我希望能够以某种方式在p2-helper递归函数上实现多线程，现在确定如何。任何建议或想法将不胜感激，谢谢！

(ns game.core
  (:gen-class))

; function that returns the vector of a string (split up by spaces)
(defn vector-from-string [s]
  (drop 1 (map read-string (clojure.string/split (clojure.string/trim-newline s) #" "))))

; function that returns the slurped string of a read-in file
(defn string-from-file [f]
  (slurp f))

; function that returns the sum of all the odd-indexed items in a vector
(defn sum-of-evens [v]
  (reduce + (take-nth 2 (rest v))))

; function that returns the sum of all the odd-indexed items in a vector
(defn sum-of-odds [v]
  (reduce + (take-nth 2 v)))

; function that returns the vector that is left after player one moves, and then the coin that player one took
(defn p1 [v]
  (if (> (sum-of-odds v) (sum-of-evens v))
    [(drop 1 v) (first v)]
    [(drop-last v) (last v)]))

; nearly identical to 'p1' but this function only returns the affected vector after player 1 has moved
(defn p2-p1 [v]
  (if (even? (count v))
    (if (> (sum-of-odds v) (sum-of-evens v))
      (drop 1 v)
      (drop-last v))
    (drop 0 v)))

; recursive search for player two
(defn p2-helper [v]
  (if (or (= (count v) 1) (= (count v) 0))
    (reduce + v)
    (max (+ (p2-helper (drop 1 (p2-p1 v))) (first (p2-p1 v))) (+ (p2-helper (drop-last (p2-p1 v))) (last (p2-p1 v))))))

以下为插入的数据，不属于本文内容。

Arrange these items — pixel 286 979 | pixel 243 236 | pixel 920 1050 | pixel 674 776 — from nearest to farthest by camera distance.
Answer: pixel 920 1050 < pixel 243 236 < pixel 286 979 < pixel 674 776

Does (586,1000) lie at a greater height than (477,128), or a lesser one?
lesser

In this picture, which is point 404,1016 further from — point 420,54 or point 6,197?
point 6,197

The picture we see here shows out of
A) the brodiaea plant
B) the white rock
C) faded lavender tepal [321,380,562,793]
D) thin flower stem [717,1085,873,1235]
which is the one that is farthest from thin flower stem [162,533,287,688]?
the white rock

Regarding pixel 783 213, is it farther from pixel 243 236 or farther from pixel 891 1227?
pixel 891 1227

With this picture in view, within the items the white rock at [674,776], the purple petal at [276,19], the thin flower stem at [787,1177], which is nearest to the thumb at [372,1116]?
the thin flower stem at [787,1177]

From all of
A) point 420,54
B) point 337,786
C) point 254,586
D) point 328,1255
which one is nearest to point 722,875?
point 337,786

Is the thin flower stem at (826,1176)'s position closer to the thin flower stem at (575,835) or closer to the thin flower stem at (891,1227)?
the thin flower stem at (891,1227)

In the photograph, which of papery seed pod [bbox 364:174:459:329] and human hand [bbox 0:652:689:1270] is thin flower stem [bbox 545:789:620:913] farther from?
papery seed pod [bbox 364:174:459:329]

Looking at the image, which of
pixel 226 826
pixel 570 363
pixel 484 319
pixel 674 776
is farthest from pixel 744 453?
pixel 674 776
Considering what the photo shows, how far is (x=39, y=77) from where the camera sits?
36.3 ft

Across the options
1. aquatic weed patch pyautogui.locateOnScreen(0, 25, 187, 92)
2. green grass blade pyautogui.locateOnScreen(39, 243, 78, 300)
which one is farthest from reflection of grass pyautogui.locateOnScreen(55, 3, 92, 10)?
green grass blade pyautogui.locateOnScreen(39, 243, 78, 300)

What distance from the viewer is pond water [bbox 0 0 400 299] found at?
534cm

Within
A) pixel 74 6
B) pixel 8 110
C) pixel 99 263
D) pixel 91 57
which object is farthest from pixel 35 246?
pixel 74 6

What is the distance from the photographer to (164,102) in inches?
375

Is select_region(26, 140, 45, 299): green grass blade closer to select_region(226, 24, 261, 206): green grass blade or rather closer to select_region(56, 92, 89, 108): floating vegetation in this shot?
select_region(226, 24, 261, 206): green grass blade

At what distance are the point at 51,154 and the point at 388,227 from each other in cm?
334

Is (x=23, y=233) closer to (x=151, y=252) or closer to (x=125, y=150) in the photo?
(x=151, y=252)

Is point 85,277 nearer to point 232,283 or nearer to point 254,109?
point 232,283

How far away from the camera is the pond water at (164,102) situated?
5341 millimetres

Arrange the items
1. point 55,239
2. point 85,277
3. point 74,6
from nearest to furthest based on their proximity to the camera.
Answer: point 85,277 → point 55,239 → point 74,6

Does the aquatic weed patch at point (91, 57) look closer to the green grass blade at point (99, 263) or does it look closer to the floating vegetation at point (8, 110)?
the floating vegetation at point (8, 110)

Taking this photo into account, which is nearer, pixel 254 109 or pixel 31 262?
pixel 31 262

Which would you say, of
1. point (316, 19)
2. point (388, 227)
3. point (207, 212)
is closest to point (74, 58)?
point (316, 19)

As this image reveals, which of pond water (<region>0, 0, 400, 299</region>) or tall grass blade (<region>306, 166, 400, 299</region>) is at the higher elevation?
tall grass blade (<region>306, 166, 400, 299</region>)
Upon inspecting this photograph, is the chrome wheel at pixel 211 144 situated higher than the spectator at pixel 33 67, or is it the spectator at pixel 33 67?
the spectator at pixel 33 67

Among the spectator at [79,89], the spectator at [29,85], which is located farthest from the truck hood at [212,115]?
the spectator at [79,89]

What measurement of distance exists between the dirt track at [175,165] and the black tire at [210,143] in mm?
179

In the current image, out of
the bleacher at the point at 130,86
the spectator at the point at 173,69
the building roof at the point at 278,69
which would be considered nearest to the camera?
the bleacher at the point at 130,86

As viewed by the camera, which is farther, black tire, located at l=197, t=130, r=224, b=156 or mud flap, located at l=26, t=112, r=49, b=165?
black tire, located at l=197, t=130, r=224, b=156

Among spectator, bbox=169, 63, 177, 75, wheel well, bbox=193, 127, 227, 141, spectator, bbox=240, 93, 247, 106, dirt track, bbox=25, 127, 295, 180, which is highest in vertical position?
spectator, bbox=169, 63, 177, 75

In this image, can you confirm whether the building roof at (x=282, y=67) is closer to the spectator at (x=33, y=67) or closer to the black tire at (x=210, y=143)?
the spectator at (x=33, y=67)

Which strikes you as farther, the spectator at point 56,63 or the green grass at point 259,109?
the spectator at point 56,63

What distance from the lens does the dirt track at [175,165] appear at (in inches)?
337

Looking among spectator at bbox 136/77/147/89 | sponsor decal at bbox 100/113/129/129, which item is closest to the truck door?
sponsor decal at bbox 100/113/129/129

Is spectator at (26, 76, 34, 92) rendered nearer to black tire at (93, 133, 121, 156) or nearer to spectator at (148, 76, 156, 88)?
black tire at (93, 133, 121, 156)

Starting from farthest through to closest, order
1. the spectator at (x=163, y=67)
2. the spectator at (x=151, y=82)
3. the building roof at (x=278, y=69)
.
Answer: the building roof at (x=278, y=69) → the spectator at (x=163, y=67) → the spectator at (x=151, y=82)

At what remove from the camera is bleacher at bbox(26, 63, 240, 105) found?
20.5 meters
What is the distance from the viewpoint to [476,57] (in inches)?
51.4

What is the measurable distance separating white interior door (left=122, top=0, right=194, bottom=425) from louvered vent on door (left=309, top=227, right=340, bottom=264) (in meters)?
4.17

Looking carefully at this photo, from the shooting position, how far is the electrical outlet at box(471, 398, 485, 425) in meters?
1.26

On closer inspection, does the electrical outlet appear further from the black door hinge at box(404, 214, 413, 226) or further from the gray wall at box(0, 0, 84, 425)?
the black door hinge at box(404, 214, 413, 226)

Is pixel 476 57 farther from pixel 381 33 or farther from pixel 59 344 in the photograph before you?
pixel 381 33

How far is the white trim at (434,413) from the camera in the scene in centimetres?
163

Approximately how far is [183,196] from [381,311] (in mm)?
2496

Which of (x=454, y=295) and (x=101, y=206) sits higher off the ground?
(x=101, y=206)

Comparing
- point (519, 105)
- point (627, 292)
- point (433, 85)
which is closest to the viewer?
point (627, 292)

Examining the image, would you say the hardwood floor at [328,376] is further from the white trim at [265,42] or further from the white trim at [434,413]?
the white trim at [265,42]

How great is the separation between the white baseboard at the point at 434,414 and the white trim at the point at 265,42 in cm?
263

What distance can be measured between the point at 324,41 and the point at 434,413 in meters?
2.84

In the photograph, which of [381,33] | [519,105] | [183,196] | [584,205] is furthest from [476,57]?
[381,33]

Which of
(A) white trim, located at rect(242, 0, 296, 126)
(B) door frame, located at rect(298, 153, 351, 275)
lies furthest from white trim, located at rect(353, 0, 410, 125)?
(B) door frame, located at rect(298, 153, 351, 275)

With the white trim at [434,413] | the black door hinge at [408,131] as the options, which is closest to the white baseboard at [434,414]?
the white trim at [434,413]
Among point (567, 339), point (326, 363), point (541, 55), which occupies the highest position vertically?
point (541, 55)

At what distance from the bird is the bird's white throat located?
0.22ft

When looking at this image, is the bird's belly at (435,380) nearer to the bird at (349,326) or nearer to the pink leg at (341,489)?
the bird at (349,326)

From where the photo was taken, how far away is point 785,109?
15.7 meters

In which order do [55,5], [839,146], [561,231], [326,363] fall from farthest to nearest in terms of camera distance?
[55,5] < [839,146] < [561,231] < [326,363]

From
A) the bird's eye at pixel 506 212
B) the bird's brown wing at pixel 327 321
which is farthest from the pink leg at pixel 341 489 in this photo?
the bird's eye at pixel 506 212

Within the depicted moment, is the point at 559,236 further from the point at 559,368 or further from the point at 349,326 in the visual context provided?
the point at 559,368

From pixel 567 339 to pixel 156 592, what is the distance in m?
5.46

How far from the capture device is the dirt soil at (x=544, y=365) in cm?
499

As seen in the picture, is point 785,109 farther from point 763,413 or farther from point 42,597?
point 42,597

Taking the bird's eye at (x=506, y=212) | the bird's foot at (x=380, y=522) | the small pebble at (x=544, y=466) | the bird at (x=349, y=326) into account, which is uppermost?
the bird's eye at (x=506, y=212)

; function that returns the vector that is left after player two moves, and then the coin that player two took
(defn p2 [v]
  (if (> (+ (p2-helper (drop 1 (p2-p1 v))) (first (p2-p1 v))) (+ (p2-helper (drop-last (p2-p1 v))) (last (p2-p1 v))))
    [(drop 1 v) (first v)]
    [(drop-last v) (last v)]))

; function to play the game out until no coins are left
(defn play-game [v]
  (def coins v)
  (def p1score 0)
  (def p2score 0)
  (while (not (empty? coins))
    (do
      (let [[new-vec score] (p1 coins)]
        (def coins new-vec)
        (def p1score (+ p1score score)))
      (let [[new-vec score] (p2 coins)]
        (def coins new-vec)
        (def p2score (+ p2score score)))))
  (println "player 1 score:" p1score)
  (println "player 2 score:" p2score))

; main
(defn -main [& args]
  (let [v (vector-from-string (string-from-file "10.txt")) ]
    (play-game v)))

Answer 1

最初的方法是在每次递归调用周围添加@(future (p2-helpet ...。这可能会运行太多线程并且运行速度较慢。

第二种方法可能是更改帮助程序以将工作放在任务队列上并使一些线程处理它们。这会更好，但仍然可能会更慢。

我通过调用trampoline展开递归来阻止它吹掉堆栈，继续改进它。然后尝试让顶级水平平行，或者只是两个顶级水平。